The 2019 Canadian Leadership Council on Drug Plan Partnerships recently hosted a roundtable discussion on the drug benefit and how it is an ongoing challenge due to a variety of factors that drive the increasing costs of plans. A number of plan advisors sat down to examine the pressing challenges of Canadian private drug plans and why it is important for plan sponsors to re-evaluate the underlying objectives of their drug plan — and if current plan designs are sustainable moving forward.
While it might seem like there has been an uptick in costs over the past few years, we’re embarking on what is likely a monumental shift happening in proactive drug plan management discussions.
Is the rise in cost new to private drug plans?
While it might seem like an alarm has gone off recently, this really isn’t a new issue that’s being brought to the forefront.
With medical, prescription drugs and dental care coverage making up the important triage of employees’ total compensation package, it proves to be a growing challenge to effectively strike a balance between plan sponsor costs and sustainability, while making sure that there is true value and impact to a member’s health.
To help contain costs, companies are wise to think of ways to encourage a healthy lifestyle amongst employees while embracing new medical advances resulting in better health outcomes. The industry has had a knee-jerk reaction, but one that has a renewed interest in sustainability, while keeping employees’ health care top of mind.
Dental plan costs are a major concern that deserves more attention
We’re always talking about health and drugs as drivers towards increasing claims, yet we very rarely talk about dental; and many advisors questioned why Insurers don’t manage dental benefits the same way they manage drug plans.
New drug coverage requires analysis of the clinical evidence to assess value versus price to see if it’s worth the investment – but we don’t see anything close to that level of due diligence when it comes to evaluating dental procedures.
Dental claims are poised to keep growing, with reports suggesting that fees will increase an average of 4.19% in 2019; up from the 1.86% in 2018.

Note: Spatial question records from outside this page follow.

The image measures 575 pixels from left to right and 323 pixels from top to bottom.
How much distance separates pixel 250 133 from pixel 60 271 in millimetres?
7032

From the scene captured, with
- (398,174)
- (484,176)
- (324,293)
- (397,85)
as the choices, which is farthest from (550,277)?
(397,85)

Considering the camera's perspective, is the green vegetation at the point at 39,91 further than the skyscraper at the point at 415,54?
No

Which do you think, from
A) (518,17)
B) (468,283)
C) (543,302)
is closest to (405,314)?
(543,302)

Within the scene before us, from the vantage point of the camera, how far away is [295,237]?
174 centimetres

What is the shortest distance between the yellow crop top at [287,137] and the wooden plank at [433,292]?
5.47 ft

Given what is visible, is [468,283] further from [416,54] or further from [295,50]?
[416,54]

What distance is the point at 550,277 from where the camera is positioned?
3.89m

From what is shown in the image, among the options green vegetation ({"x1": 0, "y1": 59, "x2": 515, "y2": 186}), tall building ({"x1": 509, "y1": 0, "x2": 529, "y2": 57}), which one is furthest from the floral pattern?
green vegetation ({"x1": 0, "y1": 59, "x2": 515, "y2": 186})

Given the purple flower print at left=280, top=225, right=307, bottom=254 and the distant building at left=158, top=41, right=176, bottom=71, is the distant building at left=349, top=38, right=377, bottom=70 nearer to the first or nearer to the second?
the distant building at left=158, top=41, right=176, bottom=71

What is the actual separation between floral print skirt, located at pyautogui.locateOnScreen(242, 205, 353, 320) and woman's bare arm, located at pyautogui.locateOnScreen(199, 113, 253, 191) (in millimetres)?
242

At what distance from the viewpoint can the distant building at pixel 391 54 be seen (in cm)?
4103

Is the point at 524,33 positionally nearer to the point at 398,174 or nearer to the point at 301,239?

Every January, each province’s dental association issues a fee guide for the year that outlines the suggested costs for services and procedures, and dentists use these guides to set their prices – but are essentially free to charge more based on the economics of their practice.
Eight solutions to ensure sustainability
Tackling these issues requires collaboration amongst all industry stakeholders. The roundtable openly discussed solutions surrounding sustainability, of which are listed below;
- Offering a wide range of solutions for plan members’ health concerns.
- Increased transparency on how Insurer administration fees, trend factors, and pooling charges in their clients’ renewals are developed.
- New government-managed pooling of high-cost claims.
- Manage dental benefits in a similar fashion that drug plans are currently managed.
- Use real-world data and measure the impact on private plans after a drug launch.
- Look at health benefits plans holistically to determine the impact the drug plan has on the disability plan.
- Align drug plan designs with patient experience.
- Increased collaboration between industry stakeholders to improve dialogue, education, and transparency.
The advisor roundtable agreed that there’s a need for increased discussion to meet the business needs of Insurers, support the health of plan members, and ensure the sustainability of plan sponsors’ health benefits budget and risk.